**TEXTABSCHNITT**
^^^^^^^^^^^^^^^^

Dank freiwilliger Meldung als Brandschutzhelfer erhielt ich im Rahmen einer örtlichen Einweisung durch den Werksoberbrandmeister Einblicke hinter Türen, die dem gewöhnlichen Mutterhausbewohner verschlossen sind. Das war sehr interessant. Die nächste Übung kann kommen. Der Ernstfall lieber nicht.

Alle irre

Die CDU/CSU hat sich auf Friedrich Merz als nächsten Kanzlerkandidaten geeinigt. Mir ist das egal, ich werde sie voraussichtlich nicht wählen. Nicht, weil ich sie für schlechter als andere hielte, indes kann ich keiner Partei meine Stimme geben, die „Christlich“ in ihrem Namen trägt, weil ich zutiefst davon überzeugt bin, dass Politik und Religion konsequent voneinander getrennt gehören, auch im Namen.

^^^^^^^^^^^^^^^^

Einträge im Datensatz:
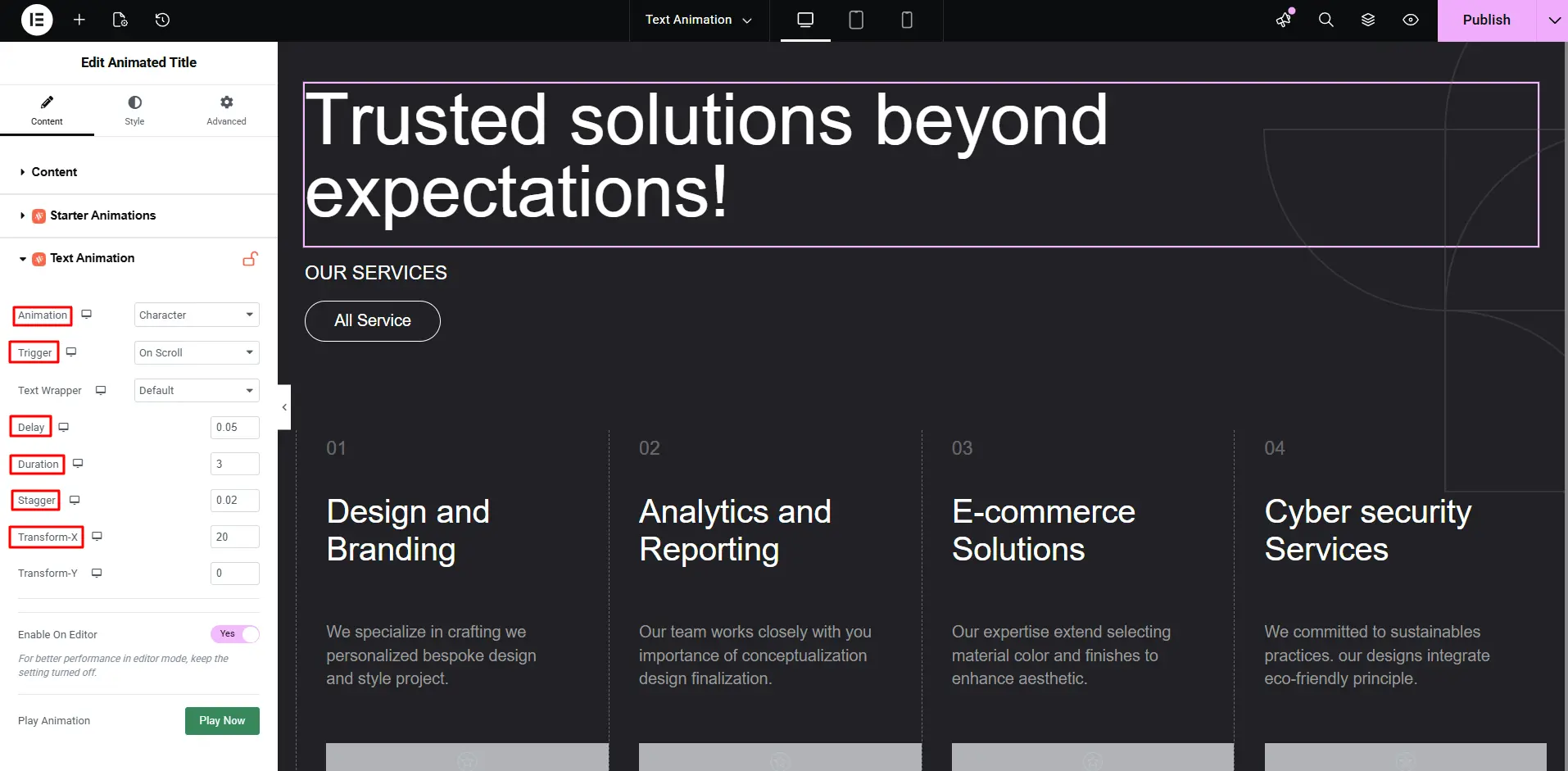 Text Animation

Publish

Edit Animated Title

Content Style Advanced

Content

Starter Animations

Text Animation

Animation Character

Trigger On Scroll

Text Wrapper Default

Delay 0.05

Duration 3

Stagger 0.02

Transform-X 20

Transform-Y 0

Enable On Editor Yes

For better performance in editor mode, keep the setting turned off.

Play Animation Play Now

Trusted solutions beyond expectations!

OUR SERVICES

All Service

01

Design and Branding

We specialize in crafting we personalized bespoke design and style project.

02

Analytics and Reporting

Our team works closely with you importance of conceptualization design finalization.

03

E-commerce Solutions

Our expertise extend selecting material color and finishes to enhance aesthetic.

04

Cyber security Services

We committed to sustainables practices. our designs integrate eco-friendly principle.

^^^^^^^^^^^^^^^^

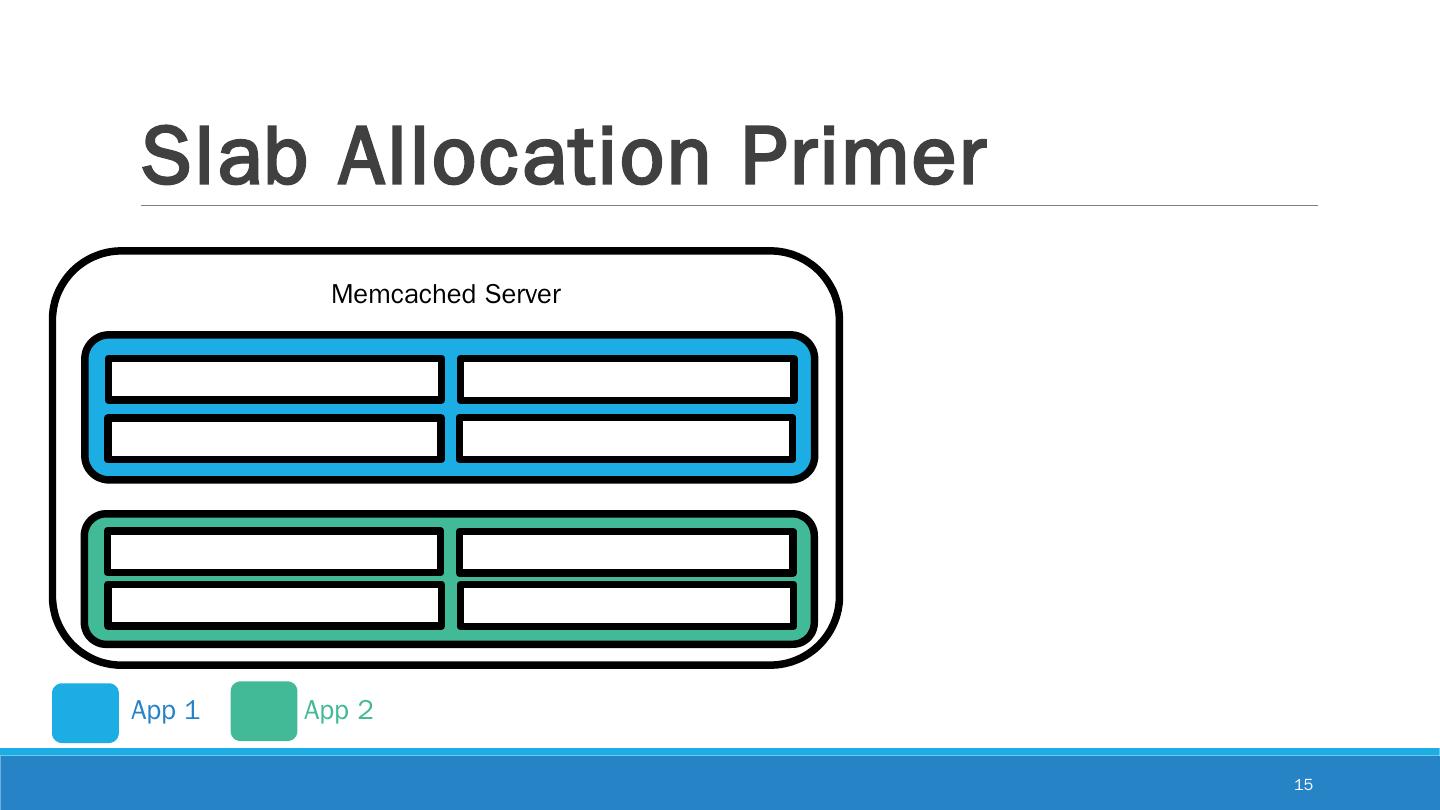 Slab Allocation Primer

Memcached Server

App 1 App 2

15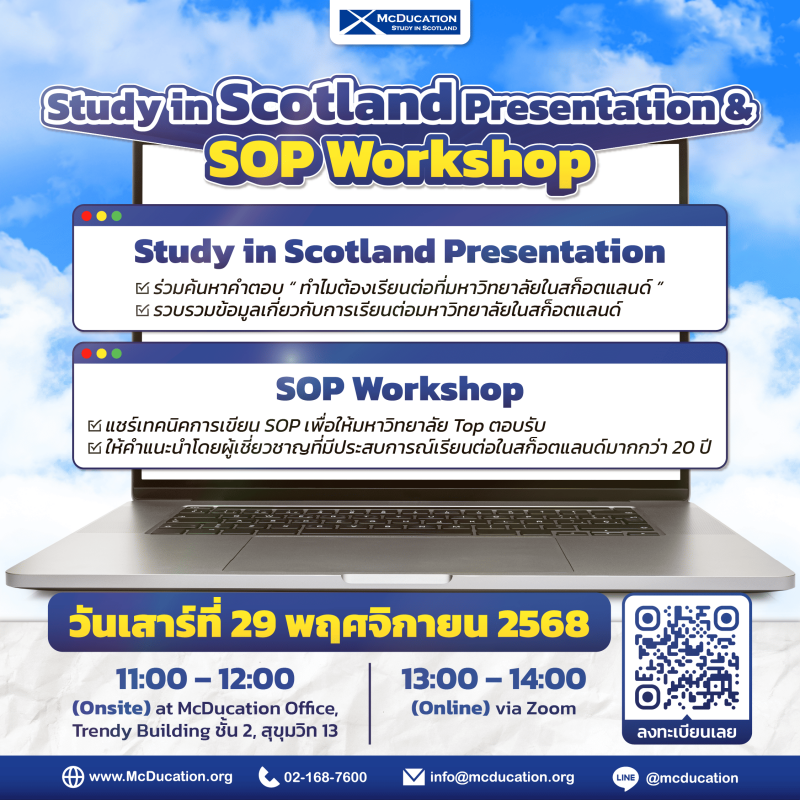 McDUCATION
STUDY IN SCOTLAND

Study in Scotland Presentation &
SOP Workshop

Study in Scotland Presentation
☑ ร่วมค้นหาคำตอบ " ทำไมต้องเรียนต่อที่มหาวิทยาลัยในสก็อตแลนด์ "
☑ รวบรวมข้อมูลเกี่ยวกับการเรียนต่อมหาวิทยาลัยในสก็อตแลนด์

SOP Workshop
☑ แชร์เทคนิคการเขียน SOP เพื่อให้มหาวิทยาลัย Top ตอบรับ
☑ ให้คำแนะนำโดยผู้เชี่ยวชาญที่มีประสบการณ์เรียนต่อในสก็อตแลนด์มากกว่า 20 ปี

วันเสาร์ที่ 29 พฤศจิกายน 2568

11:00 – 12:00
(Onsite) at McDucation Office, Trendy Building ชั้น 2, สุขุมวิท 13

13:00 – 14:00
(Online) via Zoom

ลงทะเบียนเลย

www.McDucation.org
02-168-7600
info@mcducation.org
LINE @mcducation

^^^^^^^^^^^^^^^^

**ANFORDERUNG A**
Prüfe am Textabschnitt, ob die folgenden Aussagen zutreffen. Beantworte jede mit Ja oder Nein und zitiere die entscheidenden Worte wörtlich.
(i) Die Meldung als Brandschutzhelfer erfolgte freiwillig.
(ii) Die CDU/CSU hat sich auf Friedrich Merz als nächsten Kanzlerkandidaten geeinigt.
(iii) Als Grund gegen eine Wahl der CDU/CSU wird genannt, dass sie schlechter als andere Parteien sei.
**ANFORDERUNG B**
Schreibe aus dem Textabschnitt den Teil wortgetreu ab, der mit „Dank freiwilliger Meldung“ beginnt und mit „Ernstfall lieber nicht.“ endet.
Stütze dich dabei nur auf den Textabschnitt.

**ERWARTETE AUSGABE A**
(i) Ja: „Dank freiwilliger Meldung als Brandschutzhelfer“
(ii) Ja: „Die CDU/CSU hat sich auf Friedrich Merz als nächsten Kanzlerkandidaten geeinigt.“
(iii) Nein: „Nicht, weil ich sie für schlechter als andere hielte“

**ERWARTETE AUSGABE B**
Dank freiwilliger Meldung als Brandschutzhelfer erhielt ich im Rahmen einer örtlichen Einweisung durch den Werksoberbrandmeister Einblicke hinter Türen, die dem gewöhnlichen Mutterhausbewohner verschlossen sind. Das war sehr interessant. Die nächste Übung kann kommen. Der Ernstfall lieber nicht.